→ **BRIEF**: Lines before the one containing "Taking the out-of-focus" are excluded; retype that line and all remaining lines of the material exactly.

Records of spatial reasoning questions
---------------
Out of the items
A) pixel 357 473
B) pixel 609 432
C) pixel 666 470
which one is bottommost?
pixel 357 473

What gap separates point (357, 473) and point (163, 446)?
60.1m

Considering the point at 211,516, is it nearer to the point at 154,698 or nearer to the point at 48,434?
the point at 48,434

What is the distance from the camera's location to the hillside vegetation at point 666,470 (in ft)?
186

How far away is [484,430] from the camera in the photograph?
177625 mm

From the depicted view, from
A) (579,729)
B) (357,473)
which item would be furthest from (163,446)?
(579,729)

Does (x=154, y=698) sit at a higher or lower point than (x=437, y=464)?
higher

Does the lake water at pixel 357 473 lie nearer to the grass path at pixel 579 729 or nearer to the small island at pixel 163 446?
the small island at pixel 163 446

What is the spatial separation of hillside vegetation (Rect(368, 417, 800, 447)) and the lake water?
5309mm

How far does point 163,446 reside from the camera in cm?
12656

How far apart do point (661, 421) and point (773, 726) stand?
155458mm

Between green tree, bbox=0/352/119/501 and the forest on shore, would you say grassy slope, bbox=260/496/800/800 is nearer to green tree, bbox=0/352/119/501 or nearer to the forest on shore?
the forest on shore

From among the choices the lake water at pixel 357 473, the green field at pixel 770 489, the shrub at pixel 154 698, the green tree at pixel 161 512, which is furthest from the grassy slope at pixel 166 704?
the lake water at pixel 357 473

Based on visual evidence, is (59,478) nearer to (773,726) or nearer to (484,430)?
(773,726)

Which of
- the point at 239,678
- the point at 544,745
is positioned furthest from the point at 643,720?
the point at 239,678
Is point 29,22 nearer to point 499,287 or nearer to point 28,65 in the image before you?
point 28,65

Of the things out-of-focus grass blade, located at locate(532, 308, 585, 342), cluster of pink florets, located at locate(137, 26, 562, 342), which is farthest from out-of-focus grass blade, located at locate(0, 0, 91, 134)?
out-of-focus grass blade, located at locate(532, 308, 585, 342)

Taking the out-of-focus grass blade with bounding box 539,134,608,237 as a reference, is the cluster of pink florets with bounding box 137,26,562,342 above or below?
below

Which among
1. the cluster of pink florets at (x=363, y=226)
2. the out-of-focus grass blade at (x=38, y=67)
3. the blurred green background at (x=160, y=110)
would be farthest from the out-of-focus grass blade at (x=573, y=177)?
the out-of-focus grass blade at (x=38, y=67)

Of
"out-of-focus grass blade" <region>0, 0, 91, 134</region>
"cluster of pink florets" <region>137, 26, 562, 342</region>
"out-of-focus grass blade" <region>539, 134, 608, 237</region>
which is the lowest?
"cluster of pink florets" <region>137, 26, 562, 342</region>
---------------
→ **REPLY**:
Taking the out-of-focus grass blade with bounding box 539,134,608,237 as a reference, is the cluster of pink florets with bounding box 137,26,562,342 above or below?
below

Which among
1. the cluster of pink florets at (x=363, y=226)
2. the out-of-focus grass blade at (x=38, y=67)
3. the blurred green background at (x=160, y=110)
would be farthest from the out-of-focus grass blade at (x=573, y=177)?
the out-of-focus grass blade at (x=38, y=67)

Of
"out-of-focus grass blade" <region>0, 0, 91, 134</region>
"cluster of pink florets" <region>137, 26, 562, 342</region>
"out-of-focus grass blade" <region>539, 134, 608, 237</region>
which is the lowest?
"cluster of pink florets" <region>137, 26, 562, 342</region>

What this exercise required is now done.